__Your objective__:
Exact copies of the lines below are the goal; any images in them are dropped.

__Given information__:
↓
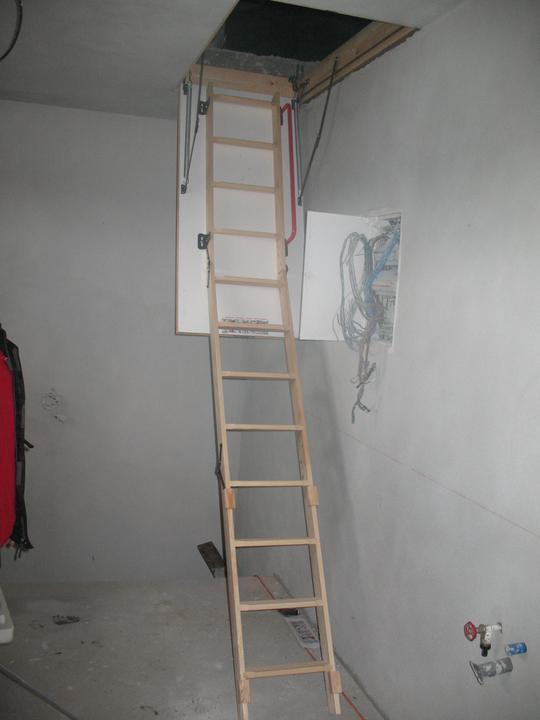 Schody pod povalu.. este nie su uplne hotove a treba ich skratit :)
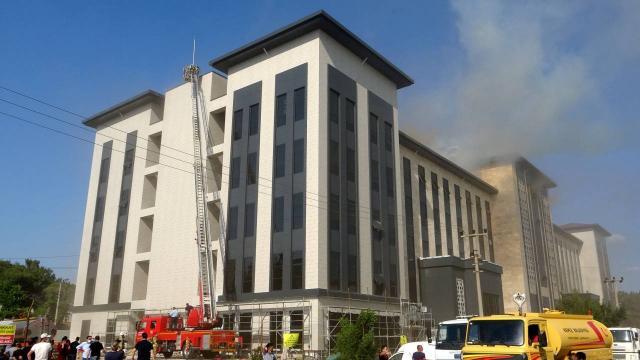Çanakkalede yeni emniyet binasının inşaatında yangın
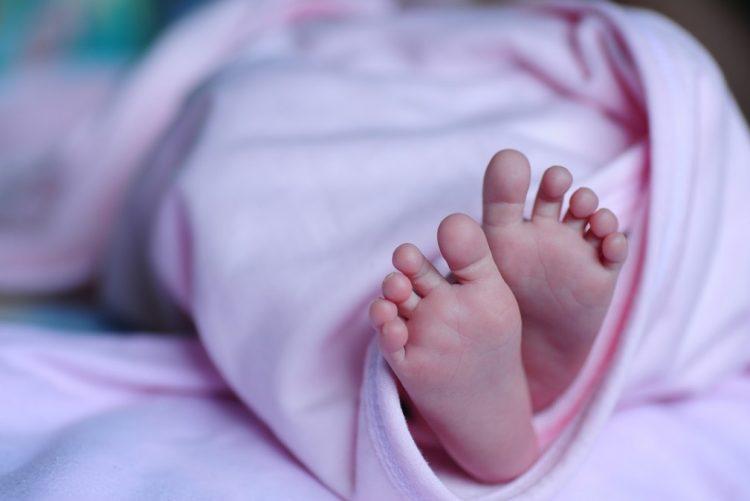 Bebé recém-nascida morre após ser encontrada numa vala em Odemira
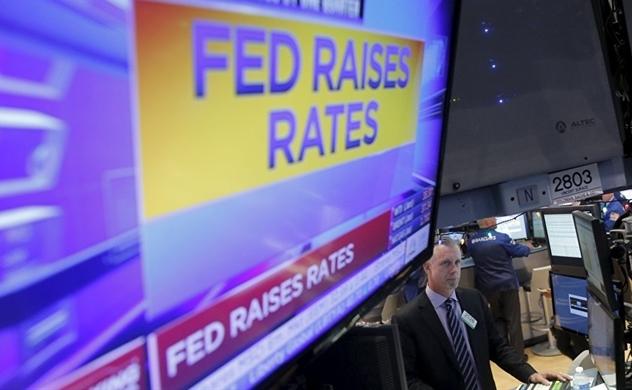 FED nâng lãi suất lẫn thứ 4, chứng khoán Mỹ giảm mạnh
↑
__Output for this exercise__:
 Schody pod povalu.. este nie su uplne hotove a treba ich skratit :)
Çanakkalede yeni emniyet binasının inşaatında yangın
 Bebé recém-nascida morre após ser encontrada numa vala em Odemira
 FED nâng lãi suất lẫn thứ 4, chứng khoán Mỹ giảm mạnh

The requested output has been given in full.